The challenge “is to increase awareness among consumers to think of C-stores for these healthcare items,” company officials said in a statement. “Many C-stores are excited about playing a more important role in serving young women, leaning into urgent OTC healthcare is a smart business strategy.”

Health benefit

One gynecologist who has studied the availability of emergency contraception in the aftermath of the Dobbs decision said the push to get morning-after pills into convenience stores would provide a public health benefit.

Dr. Frank “Will” Williams III, who specializes in treating complicated pregnancies for Ochsner Health in New Orleans, co-authored a 2023 study that found only 35% of locally owned, independent pharmacies in the city had emergency contraception in stock. They were also much more likely than chain stores to keep the product behind the counter, require identification and carry no brand that cost under $50.

“The independent pharmacies are the ones who are not likely to have a gaggle of lawyers on retainer who can tell them, ‘Yes, emergency contraception is fine, they’re not discussed at all in any of the abortion legislation, you guys can keep going with this,'” Williams told UPI.

“They didn’t have that luxury, so when Dobbs came through, that’s where we really saw an absence of access to contraception.”

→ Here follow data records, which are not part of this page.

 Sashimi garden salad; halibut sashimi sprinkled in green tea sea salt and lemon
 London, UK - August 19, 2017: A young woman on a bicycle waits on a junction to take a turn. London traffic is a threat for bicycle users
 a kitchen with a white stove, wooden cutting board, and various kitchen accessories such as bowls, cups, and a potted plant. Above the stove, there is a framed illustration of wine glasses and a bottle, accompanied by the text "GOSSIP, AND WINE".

Now with many chain-owned pharmacies closing as well, the push to expand emergency contraception into non-traditional retail venues is needed, he said.

Greater accessibility

“If I’m traveling and need ibuprofen, I can find it a grocery store or convenience store, so there’s no reason why that can’t also be true for emergency contraception,” Williams said. “Whatever we can do to make sure that people have accessible options regarding their health seems like a win to me.”

Agreeing is Dima Mazen Qato, an associate professor at the University of Southern California’s Alfred E. Mann School of Pharmacy and Pharmaceutical Sciences and a senior scholar at the USC Schaeffer Center for Health Policy & Economics.

Qato has researched the causes behind the wave of pharmacy closures and their effects on socioeconomic and racial health disparities across the country.

Getting emergency contraception into non-traditional venues “makes sense, although I don’t know what the price point is for it to be affordable and to actually be used by those who need it,” she told UPI.

“It’s important to make sure it’s affordable at these different access points, and also that there’s no ID required — that’s just available like anything else.”

She added it’s “definitely a great way to distribute emergency contraception, especially in states that, since Dobbs, have banned or partially banned abortion care. I think any effort to expand access to emergency contraception is needed across the country.”